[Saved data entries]
--

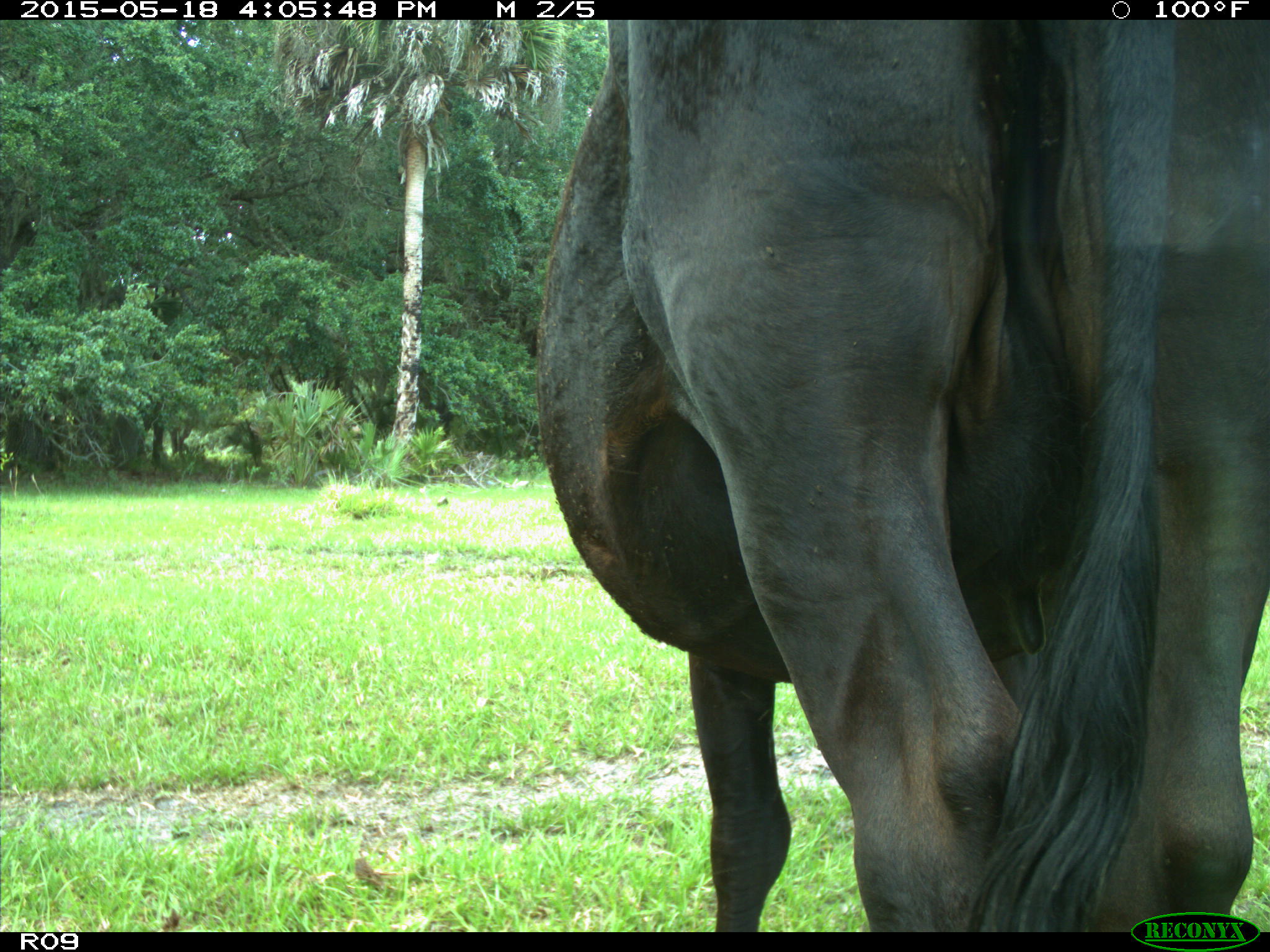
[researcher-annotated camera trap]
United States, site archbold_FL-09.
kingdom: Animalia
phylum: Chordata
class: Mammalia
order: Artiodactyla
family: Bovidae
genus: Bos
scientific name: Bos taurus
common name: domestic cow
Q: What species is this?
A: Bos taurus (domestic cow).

--

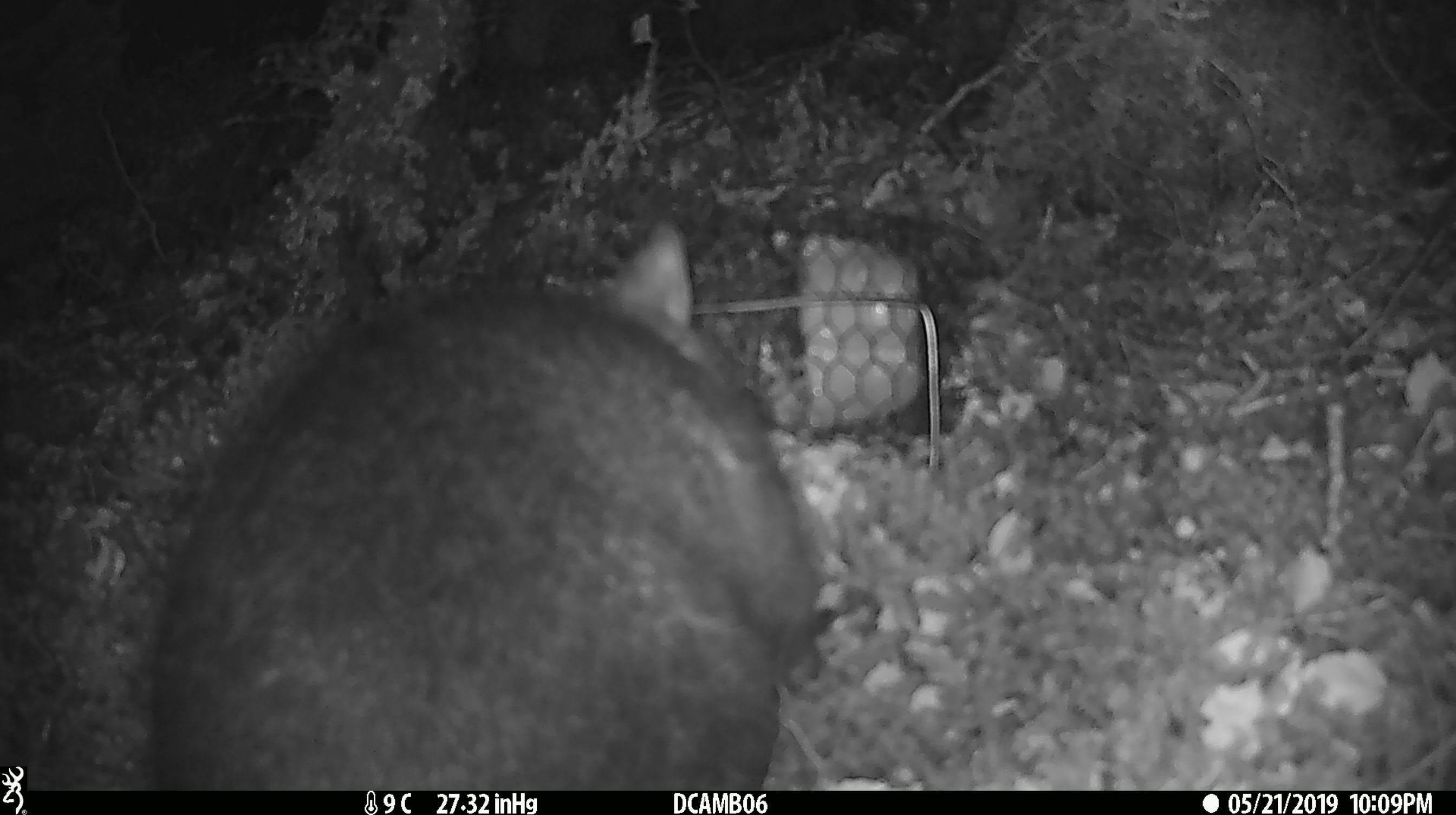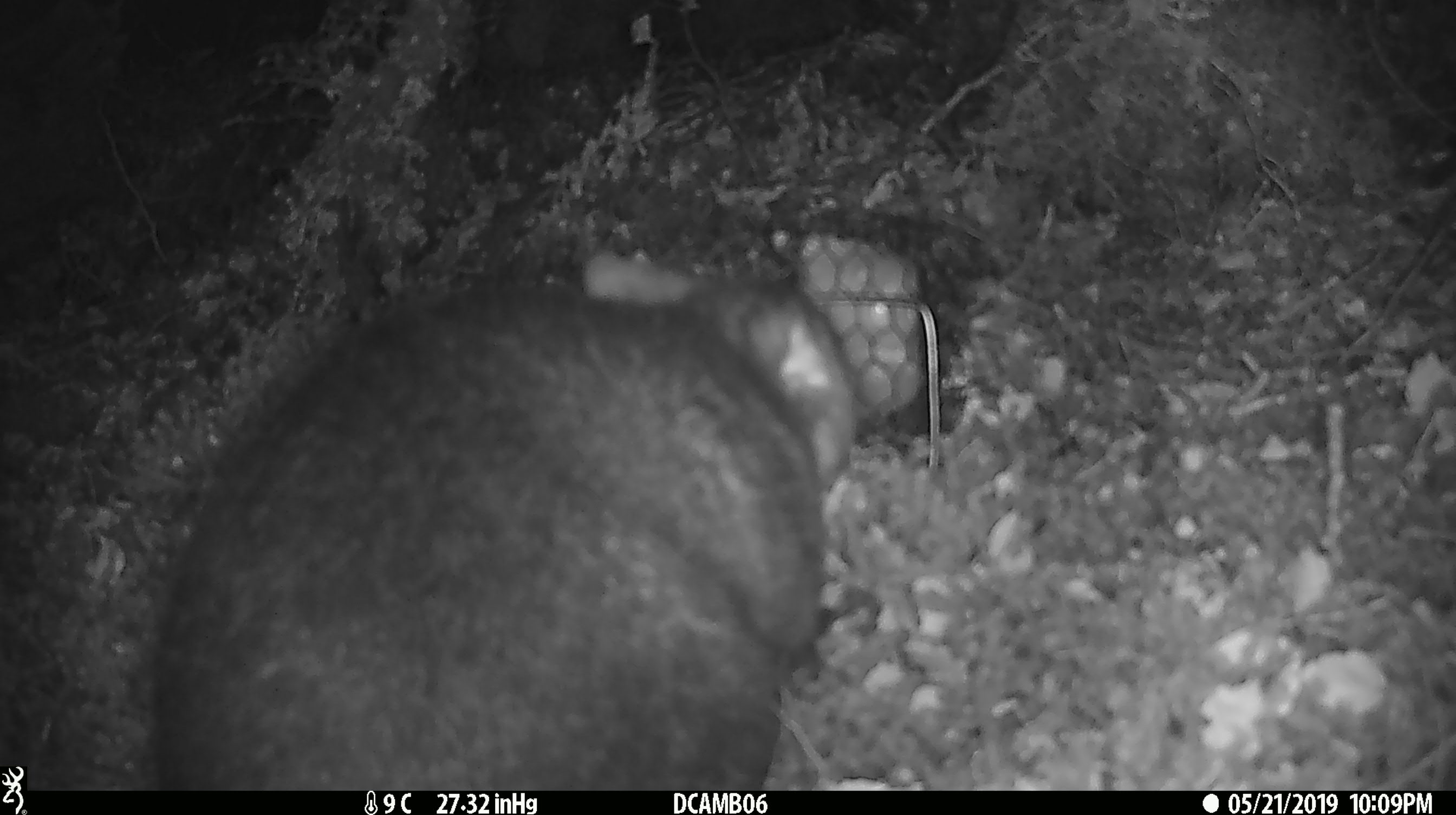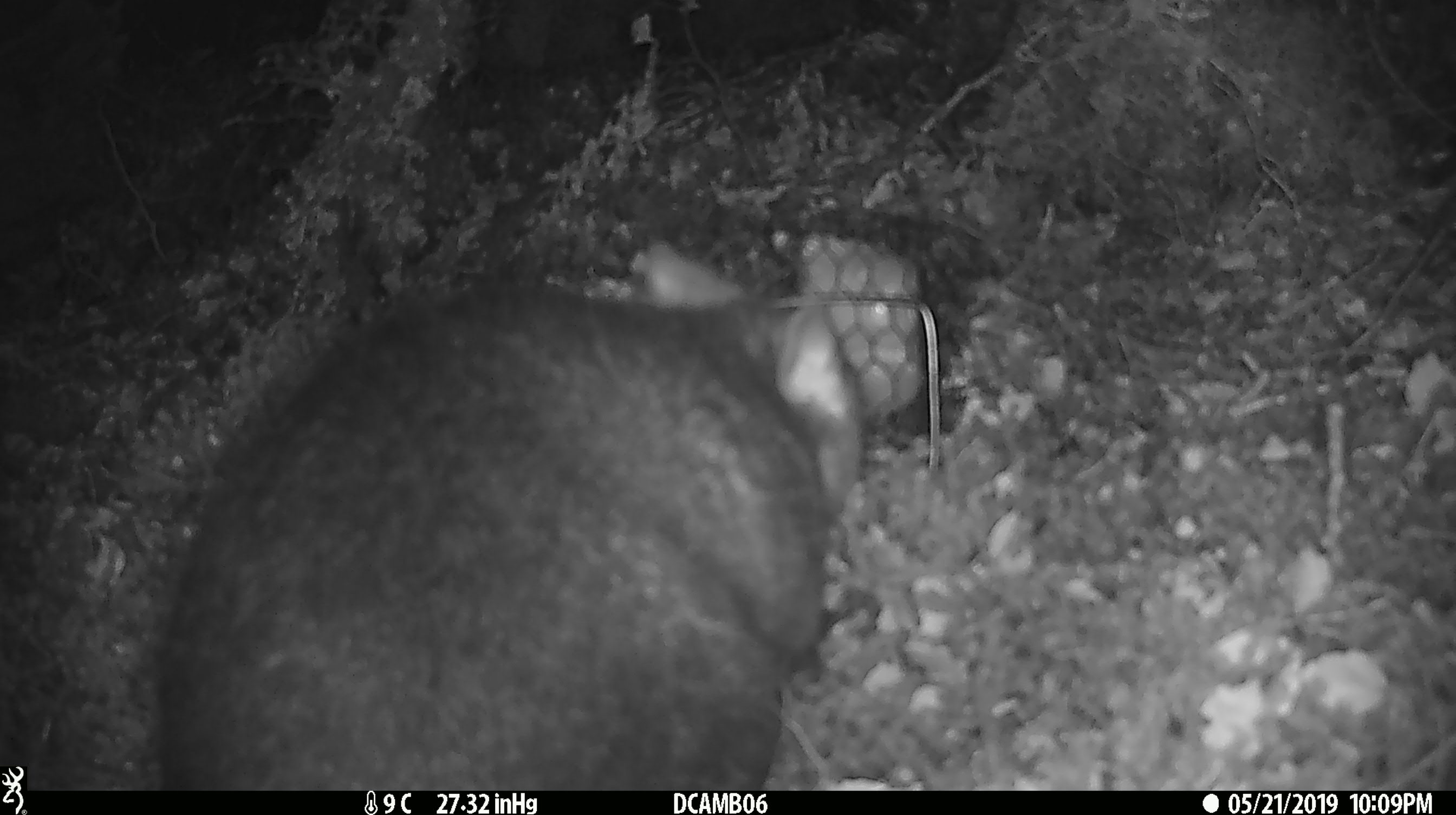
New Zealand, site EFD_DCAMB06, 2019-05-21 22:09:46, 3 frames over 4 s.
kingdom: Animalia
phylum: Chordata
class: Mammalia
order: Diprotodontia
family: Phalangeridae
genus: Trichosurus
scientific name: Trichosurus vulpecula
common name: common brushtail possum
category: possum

--

Your assignment: Find the lines above that hold "site", then copy each of them.

Exercise solution:
United States, site archbold_FL-09.
New Zealand, site EFD_DCAMB06, 2019-05-21 22:09:46, 3 frames over 4 s.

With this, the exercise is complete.